Le juge des référés du Conseil d’État a rendu, le 29 décembre 2025, une ordonnance portant sur la suspension d’une sanction disciplinaire professionnelle. Un commissaire aux comptes a fait l’objet d’une interdiction d’exercice de trois années assortie d’un sursis partiel et d’une amende pécuniaire. L’intéressé a saisi la juridiction administrative afin d’obtenir la suspension de l’exécution de cette décision prise par l’autorité de régulation compétente. La question posée au juge concernait les modalités d’exécution de la sanction et l’appréciation de l’urgence requise pour le prononcé du référé. Le magistrat a rejeté la requête en considérant que la condition d’urgence n’était pas satisfaite par le demandeur à l’instance de référé. L’analyse de cette décision s’articulera autour de l’immédiateté de l’exécution de la sanction puis de l’appréciation rigoureuse de la condition d’urgence.

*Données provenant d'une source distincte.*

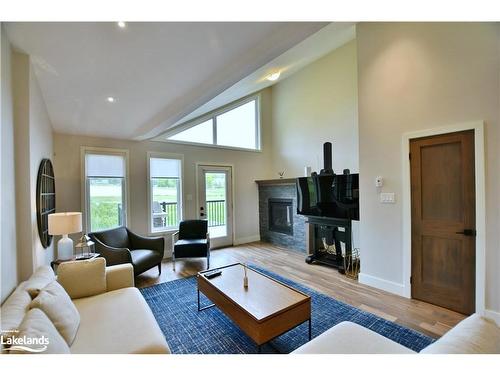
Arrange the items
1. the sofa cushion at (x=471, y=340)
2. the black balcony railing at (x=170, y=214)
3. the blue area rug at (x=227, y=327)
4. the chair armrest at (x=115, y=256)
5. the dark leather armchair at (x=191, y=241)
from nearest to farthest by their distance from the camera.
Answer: the sofa cushion at (x=471, y=340)
the blue area rug at (x=227, y=327)
the chair armrest at (x=115, y=256)
the dark leather armchair at (x=191, y=241)
the black balcony railing at (x=170, y=214)

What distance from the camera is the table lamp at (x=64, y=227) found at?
2.51 metres

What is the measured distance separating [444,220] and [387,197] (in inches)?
24.2

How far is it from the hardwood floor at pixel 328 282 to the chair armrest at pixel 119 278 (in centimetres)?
117

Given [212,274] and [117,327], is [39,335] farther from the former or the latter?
[212,274]

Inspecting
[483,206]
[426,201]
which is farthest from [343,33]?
[483,206]

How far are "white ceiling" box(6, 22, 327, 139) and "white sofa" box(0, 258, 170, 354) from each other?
192 centimetres

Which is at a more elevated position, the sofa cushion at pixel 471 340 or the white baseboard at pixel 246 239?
the sofa cushion at pixel 471 340

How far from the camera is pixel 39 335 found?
113cm

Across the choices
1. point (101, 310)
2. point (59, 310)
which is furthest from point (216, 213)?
point (59, 310)

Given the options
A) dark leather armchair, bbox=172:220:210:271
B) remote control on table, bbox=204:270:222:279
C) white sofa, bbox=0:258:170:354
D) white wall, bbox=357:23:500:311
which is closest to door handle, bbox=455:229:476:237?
white wall, bbox=357:23:500:311

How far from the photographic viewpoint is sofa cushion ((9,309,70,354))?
106cm

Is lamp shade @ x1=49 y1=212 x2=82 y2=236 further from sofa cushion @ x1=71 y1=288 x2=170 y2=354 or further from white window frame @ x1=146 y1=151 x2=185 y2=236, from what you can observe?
white window frame @ x1=146 y1=151 x2=185 y2=236

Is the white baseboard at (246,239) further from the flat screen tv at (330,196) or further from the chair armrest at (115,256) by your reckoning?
the chair armrest at (115,256)

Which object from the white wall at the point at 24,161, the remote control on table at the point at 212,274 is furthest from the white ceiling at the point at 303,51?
the remote control on table at the point at 212,274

I. L’affirmation de l’exécution immédiate de la sanction disciplinaire
A. Le principe de l’effet exécutoire dès la notification de l’acte
Le juge précise que la décision administrative produisait ses effets juridiques dès sa notification initiale intervenue au début de l’année civile. En l’absence de texte contraire, la sanction d’interdiction temporaire d’exercice était « immédiatement exécutoire dès sa notification à l’intéressé ». Cette règle assure l’efficacité nécessaire des mesures disciplinaires prises par les autorités publiques indépendantes dans l’exercice de leurs missions respectives. L’ordonnance rappelle ainsi le principe général de l’effet exécutoire attaché aux actes administratifs unilatéraux sans besoin de mention spécifique. L’autorité de régulation n’a aucune obligation de fixer une date d’effet ultérieure pour que sa décision soit pleinement opposable au professionnel destinataire.
B. L’indifférence du sursis partiel sur le point de départ de la peine
L’existence d’un sursis partiel ne modifie pas le point de départ de l’exécution pour la partie ferme de la sanction prononcée. Le requérant soutenait indûment que l’interdiction ne devenait exécutoire qu’à l’expiration du délai correspondant à la durée du sursis d’un an. Le juge des référés écarte cette interprétation en soulignant que le sursis ne peut être regardé comme ayant « différé l’exécution de la partie ferme ». La clarté de cette position juridique vise à prévenir toute incertitude préjudiciable à la sécurité juridique des tiers et des clients. Cette solution confirme que la partie non assortie du sursis doit être exécutée sans délai dès la réception de l’acte administratif.
II. Une appréciation rigoureuse de la condition d’urgence en référé
A. La sanction de la tardiveté de la saisine de la juridiction administrative
L’urgence doit être appréciée objectivement en tenant compte de la diligence du requérant lors de l’introduction de ses conclusions devant le juge. Le délai de dix mois séparant la notification de la sanction de la saisine du juge des référés fragilise l’argumentation du demandeur. Le juge doit en effet « rapprocher les motifs invoqués par le requérant et la diligence avec laquelle il a introduit ses conclusions ». Ce retard substantiel permet de présumer l’absence de préjudice grave et immédiat nécessitant une intervention urgente de la juridiction administrative. Le comportement du requérant influe directement sur la reconnaissance de la nécessité d’une mesure provisoire de suspension de l’exécution de la décision.
B. L’insuffisance manifeste des préjudices professionnels allégués par le requérant
Les conséquences professionnelles invoquées par le requérant, notamment l’atteinte à sa réputation, sont insuffisantes pour caractériser une situation d’urgence caractérisée. Bien que la publicité de la sanction puisse nuire à l’image du professionnel, cette atteinte « ne peut, à elle seule, être regardée comme caractérisant une situation d’urgence ». Le juge relève que l’activité de commissaire aux comptes ne représentait qu’une part très minoritaire des revenus globaux de l’intéressé. L’absence de démonstration d’un impact significatif sur l’activité principale d’expertise comptable justifie le rejet de la demande de suspension de la sanction. L’intérêt du requérant doit être confronté à l’intérêt public de voir les sanctions disciplinaires immédiatement appliquées par l’autorité de contrôle.